--- START The input ---
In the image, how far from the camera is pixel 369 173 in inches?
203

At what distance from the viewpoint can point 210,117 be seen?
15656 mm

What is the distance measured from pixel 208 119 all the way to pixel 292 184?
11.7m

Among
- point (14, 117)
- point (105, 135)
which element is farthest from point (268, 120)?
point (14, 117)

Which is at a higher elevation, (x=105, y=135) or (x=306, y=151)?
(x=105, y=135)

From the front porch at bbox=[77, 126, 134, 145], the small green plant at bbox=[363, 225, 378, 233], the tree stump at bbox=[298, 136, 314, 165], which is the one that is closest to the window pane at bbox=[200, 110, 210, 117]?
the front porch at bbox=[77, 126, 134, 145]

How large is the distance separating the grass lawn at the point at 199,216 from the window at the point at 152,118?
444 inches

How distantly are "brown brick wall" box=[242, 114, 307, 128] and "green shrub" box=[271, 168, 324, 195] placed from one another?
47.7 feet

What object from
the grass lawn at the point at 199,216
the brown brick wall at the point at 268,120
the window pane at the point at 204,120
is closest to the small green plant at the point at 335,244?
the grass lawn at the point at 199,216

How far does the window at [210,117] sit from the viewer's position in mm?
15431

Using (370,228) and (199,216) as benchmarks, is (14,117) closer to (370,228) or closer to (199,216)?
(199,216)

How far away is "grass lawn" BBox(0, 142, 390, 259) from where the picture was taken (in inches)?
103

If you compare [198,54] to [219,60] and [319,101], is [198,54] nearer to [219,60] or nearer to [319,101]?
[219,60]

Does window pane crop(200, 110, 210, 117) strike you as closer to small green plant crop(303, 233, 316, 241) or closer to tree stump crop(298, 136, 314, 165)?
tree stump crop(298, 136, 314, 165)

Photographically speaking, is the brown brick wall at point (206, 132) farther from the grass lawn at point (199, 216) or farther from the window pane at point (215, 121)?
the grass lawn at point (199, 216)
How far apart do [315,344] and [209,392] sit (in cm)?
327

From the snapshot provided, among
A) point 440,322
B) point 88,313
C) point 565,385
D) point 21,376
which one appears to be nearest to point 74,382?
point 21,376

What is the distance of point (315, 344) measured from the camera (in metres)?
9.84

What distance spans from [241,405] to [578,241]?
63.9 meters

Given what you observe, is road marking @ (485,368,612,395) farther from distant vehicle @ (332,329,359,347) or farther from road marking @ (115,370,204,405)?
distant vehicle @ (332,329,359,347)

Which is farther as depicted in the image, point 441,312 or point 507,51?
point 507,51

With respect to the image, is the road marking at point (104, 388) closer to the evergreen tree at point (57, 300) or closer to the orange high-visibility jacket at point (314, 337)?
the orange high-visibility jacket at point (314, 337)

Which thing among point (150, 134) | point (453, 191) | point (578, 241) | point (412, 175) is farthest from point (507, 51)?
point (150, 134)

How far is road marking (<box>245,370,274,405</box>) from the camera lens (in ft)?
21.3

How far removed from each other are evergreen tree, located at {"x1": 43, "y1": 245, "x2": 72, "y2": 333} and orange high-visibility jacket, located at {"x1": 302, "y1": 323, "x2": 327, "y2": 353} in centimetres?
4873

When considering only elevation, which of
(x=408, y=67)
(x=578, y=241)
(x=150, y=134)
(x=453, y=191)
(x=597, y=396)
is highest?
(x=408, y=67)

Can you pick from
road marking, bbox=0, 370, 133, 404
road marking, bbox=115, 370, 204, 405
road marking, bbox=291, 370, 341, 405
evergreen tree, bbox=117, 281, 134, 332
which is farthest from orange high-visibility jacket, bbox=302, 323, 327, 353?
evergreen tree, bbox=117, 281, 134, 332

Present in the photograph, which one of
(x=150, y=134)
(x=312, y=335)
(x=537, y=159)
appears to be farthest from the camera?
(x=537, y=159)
--- END The input ---
== Task to complete ==
Reproduce all of the material above, renaming each occurrence of "brown brick wall" to "gray stone wall" and leaving every other character unchanged.

== Task result ==
In the image, how far from the camera is pixel 369 173 in inches?
203

At what distance from the viewpoint can point 210,117 be seen?
15656 mm

What is the distance measured from pixel 208 119 all the way to pixel 292 184?
11.7m

Among
- point (14, 117)
- point (105, 135)
which element is farthest from point (268, 120)?
point (14, 117)

Which is at a higher elevation, (x=105, y=135) or (x=306, y=151)?
(x=105, y=135)

From the front porch at bbox=[77, 126, 134, 145], the small green plant at bbox=[363, 225, 378, 233], the tree stump at bbox=[298, 136, 314, 165], which is the one that is closest to the window pane at bbox=[200, 110, 210, 117]?
the front porch at bbox=[77, 126, 134, 145]

How large is the distance separating the grass lawn at the point at 199,216 from the window at the point at 152,118?
444 inches

How distantly are "gray stone wall" box=[242, 114, 307, 128] and "green shrub" box=[271, 168, 324, 195] placed from one another?
47.7 feet

What object from
the grass lawn at the point at 199,216
the gray stone wall at the point at 268,120
the window pane at the point at 204,120
is closest to the small green plant at the point at 335,244?
the grass lawn at the point at 199,216

How far does the window at [210,117] sit from the viewer's position in mm?
15431

Using (370,228) and (199,216) as benchmarks, is (14,117) closer to (370,228) or closer to (199,216)?
(199,216)

How far away is "grass lawn" BBox(0, 142, 390, 259) from where the picture was taken (in inches)?
103

If you compare [198,54] to [219,60] and [319,101], is [198,54] nearer to [219,60] or nearer to [319,101]?
[219,60]

Does window pane crop(200, 110, 210, 117) strike you as closer to small green plant crop(303, 233, 316, 241) or closer to tree stump crop(298, 136, 314, 165)?
tree stump crop(298, 136, 314, 165)

Photographically speaking, is the gray stone wall at point (206, 132) farther from the grass lawn at point (199, 216) or farther from the window pane at point (215, 121)?
the grass lawn at point (199, 216)
How far apart do [315,344] and [209,392] sit (in cm)?
327

From the snapshot provided, among
A) point 440,322
B) point 88,313
C) point 565,385
D) point 21,376
which one appears to be nearest to point 74,382?
point 21,376

What is the distance of point (315, 344) measured from the camera (in metres)?
9.84

What distance spans from [241,405] to [578,241]?
63.9 meters

Given what you observe, is road marking @ (485,368,612,395) farther from distant vehicle @ (332,329,359,347) or farther from road marking @ (115,370,204,405)?
distant vehicle @ (332,329,359,347)

Which is farther as depicted in the image, point 441,312 or point 507,51?
point 507,51

With respect to the image, is the road marking at point (104, 388) closer to the evergreen tree at point (57, 300) or closer to the orange high-visibility jacket at point (314, 337)?
the orange high-visibility jacket at point (314, 337)

Which thing among point (150, 134) | point (453, 191) | point (578, 241) | point (412, 175) is farthest from point (507, 51)?
point (150, 134)

How far is road marking (<box>245,370,274,405</box>) from the camera lens (in ft)?
21.3

How far removed from each other are evergreen tree, located at {"x1": 43, "y1": 245, "x2": 72, "y2": 333} and orange high-visibility jacket, located at {"x1": 302, "y1": 323, "x2": 327, "y2": 353} in centimetres?
4873

When considering only elevation, which of
(x=408, y=67)
(x=578, y=241)
(x=150, y=134)
(x=453, y=191)
(x=597, y=396)
is highest?
(x=408, y=67)

Can you pick from
road marking, bbox=0, 370, 133, 404
road marking, bbox=115, 370, 204, 405
road marking, bbox=291, 370, 341, 405
evergreen tree, bbox=117, 281, 134, 332
which is farthest from orange high-visibility jacket, bbox=302, 323, 327, 353?
evergreen tree, bbox=117, 281, 134, 332

Present in the photograph, which one of
(x=150, y=134)
(x=312, y=335)
(x=537, y=159)
appears to be farthest from the camera?
(x=537, y=159)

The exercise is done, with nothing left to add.